■ DATA LISTING ■
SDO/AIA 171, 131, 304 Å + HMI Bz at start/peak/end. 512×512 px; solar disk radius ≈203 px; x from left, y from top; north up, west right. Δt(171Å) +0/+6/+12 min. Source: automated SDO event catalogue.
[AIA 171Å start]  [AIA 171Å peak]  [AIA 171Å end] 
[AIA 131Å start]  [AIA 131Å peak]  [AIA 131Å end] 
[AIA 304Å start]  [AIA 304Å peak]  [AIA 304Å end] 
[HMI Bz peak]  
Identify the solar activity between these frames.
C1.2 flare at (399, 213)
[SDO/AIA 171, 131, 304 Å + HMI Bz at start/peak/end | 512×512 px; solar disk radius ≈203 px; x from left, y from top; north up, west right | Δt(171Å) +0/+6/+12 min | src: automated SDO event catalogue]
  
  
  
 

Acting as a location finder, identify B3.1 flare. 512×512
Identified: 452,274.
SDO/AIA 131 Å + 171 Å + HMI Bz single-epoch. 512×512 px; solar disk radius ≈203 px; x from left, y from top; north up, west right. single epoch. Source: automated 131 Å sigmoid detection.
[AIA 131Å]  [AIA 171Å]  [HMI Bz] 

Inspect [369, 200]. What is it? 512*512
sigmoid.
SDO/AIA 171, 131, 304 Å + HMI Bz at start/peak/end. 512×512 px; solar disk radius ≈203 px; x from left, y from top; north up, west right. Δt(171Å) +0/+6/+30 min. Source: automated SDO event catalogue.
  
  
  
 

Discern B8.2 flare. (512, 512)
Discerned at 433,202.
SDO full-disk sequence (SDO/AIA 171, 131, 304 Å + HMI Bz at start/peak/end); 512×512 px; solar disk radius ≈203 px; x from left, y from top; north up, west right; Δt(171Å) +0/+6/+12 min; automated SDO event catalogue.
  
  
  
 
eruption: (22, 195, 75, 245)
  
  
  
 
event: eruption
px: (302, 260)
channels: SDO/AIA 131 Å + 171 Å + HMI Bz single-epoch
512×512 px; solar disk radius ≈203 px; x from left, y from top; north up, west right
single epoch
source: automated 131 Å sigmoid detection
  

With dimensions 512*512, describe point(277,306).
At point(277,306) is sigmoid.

■ PROBLEM ■
Starting at the line that contains "eruption: (22, 195, 75, 245)" and ending at the last line of the data, repeat each line exactly; include nothing else.

■ WORKED SOLUTION ■
eruption: (22, 195, 75, 245)
  
  
  
 
event: eruption
px: (302, 260)
channels: SDO/AIA 131 Å + 171 Å + HMI Bz single-epoch
512×512 px; solar disk radius ≈203 px; x from left, y from top; north up, west right
single epoch
source: automated 131 Å sigmoid detection
  

With dimensions 512*512, describe point(277,306).
At point(277,306) is sigmoid.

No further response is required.